Unfortunately (or fortunately, depending on how you look at it) I don’t hold to that view. First off, let’s look at the definition of each word:
- A believer in the religion of Christ
- A real disciple of Christ; one who believes in the truth of Christian religion, and studies to follow the example, and obey the precepts, of Christ; a believer in Christ who is characterized by real piety.
Interesting how a word’s true definition can give a whole new perspective, huh? Notice how the first definition tends to be the one used when applied to fiction. We seem, as writers, to have balked at the second, deeper definition of Christian. How sad to have a book and label it as Christian simply because it is clean, has a couple of “Christian” characters, and people who wish they read more of their Bible. It is because of this deficit that I’m writing this series. Let’s continue.
- That which is feigned, invented, or imagined.
- The story is fiction
In essence, the writing of Christian fiction could and should be defined as:
Chris’tian Fic’tion, adj. n.
- The inventing or imagining of a story belonging to the religion of Christ, relating to Christ or His doctrines, precepts, and example.

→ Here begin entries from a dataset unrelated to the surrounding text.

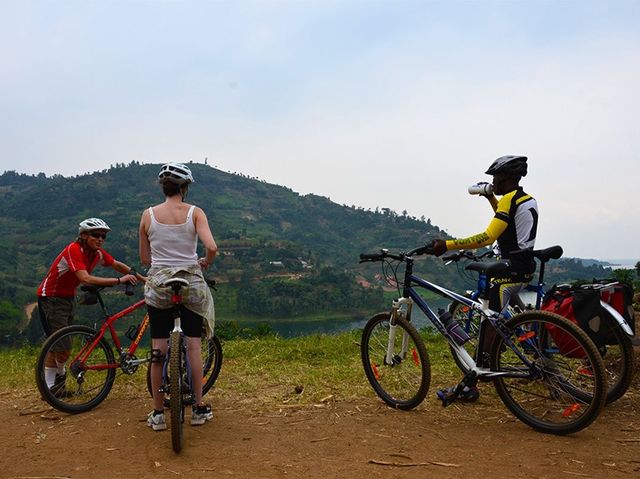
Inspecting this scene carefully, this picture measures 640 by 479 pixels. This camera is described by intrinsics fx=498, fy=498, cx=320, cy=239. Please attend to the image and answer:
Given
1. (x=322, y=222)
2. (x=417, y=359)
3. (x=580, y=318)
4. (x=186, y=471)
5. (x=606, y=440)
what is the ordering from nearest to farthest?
(x=186, y=471), (x=606, y=440), (x=580, y=318), (x=417, y=359), (x=322, y=222)

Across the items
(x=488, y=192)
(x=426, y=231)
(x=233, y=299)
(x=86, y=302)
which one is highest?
(x=426, y=231)

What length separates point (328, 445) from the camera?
3648mm

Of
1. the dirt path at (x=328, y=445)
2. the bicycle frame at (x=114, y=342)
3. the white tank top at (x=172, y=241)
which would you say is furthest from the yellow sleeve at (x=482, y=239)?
the bicycle frame at (x=114, y=342)

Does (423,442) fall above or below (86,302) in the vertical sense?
below

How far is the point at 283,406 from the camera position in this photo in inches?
181

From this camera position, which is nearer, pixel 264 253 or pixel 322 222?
pixel 264 253

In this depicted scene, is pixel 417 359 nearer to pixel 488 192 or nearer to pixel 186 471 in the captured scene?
pixel 488 192

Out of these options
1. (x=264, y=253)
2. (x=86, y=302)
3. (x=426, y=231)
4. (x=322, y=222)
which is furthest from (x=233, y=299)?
(x=322, y=222)

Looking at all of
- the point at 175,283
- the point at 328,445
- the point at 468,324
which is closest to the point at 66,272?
the point at 175,283

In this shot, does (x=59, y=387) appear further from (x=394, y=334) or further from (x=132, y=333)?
(x=394, y=334)

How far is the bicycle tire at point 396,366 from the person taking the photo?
4348 mm

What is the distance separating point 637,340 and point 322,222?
17664cm

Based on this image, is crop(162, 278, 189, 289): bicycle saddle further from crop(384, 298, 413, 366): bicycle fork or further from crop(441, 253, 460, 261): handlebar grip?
crop(441, 253, 460, 261): handlebar grip

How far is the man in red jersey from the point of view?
194 inches
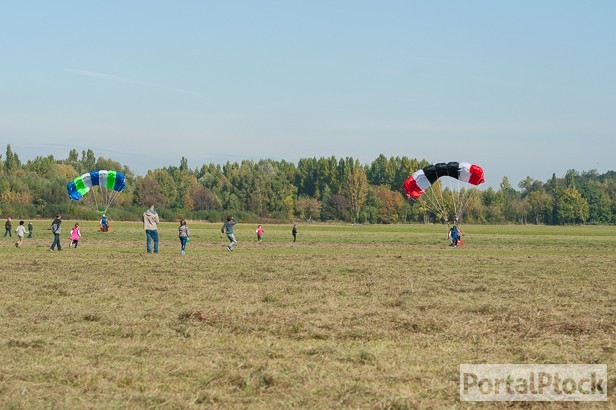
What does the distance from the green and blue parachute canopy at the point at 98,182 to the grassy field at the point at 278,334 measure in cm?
2768

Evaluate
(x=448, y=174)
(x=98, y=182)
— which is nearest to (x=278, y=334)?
(x=448, y=174)

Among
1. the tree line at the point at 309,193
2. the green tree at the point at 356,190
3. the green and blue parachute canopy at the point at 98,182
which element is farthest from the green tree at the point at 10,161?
the green and blue parachute canopy at the point at 98,182

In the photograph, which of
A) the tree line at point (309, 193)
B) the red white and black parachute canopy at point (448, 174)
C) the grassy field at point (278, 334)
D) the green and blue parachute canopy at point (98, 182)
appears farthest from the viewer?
the tree line at point (309, 193)

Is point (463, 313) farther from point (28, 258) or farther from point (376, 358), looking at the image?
point (28, 258)

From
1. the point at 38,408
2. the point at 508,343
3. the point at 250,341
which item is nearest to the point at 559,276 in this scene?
the point at 508,343

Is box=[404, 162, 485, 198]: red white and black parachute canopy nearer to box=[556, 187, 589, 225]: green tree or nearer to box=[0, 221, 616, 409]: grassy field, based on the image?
box=[0, 221, 616, 409]: grassy field

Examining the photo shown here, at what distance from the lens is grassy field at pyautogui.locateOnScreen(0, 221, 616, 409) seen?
25.6 ft

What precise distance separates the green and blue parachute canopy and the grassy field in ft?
90.8

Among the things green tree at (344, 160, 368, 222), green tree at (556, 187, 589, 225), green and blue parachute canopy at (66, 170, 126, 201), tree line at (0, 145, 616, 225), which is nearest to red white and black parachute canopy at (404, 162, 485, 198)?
green and blue parachute canopy at (66, 170, 126, 201)

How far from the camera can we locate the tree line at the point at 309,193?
436ft

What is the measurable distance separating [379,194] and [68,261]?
12931 centimetres

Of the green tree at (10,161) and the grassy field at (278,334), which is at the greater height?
the green tree at (10,161)

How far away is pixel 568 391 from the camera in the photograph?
7895 mm

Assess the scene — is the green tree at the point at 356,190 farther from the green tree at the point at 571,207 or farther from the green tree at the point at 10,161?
the green tree at the point at 10,161
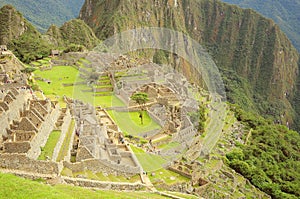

That it is written by Christians should be a given. Our story, by very label, should belong to Christ and relate His doctrines, precepts, and example to the readers, whoever they might be. It’s a challenge, to be sure. Is it necessary? Hmm. Perhaps it is a convictional issue, but during this series, I’m going to do my best to convince you, dear writers, that it is a need. We will study the biblical definition of a Christian, what is expected of Christians, and how it relates to us and answer some of your questions. If this isn’t the content you’re looking for or this series doesn’t apply to you because you are not a Christian writer, I understand if you ignore this series and come back later. But I hope, certainly, that you might be willing to hear me out and pose questions.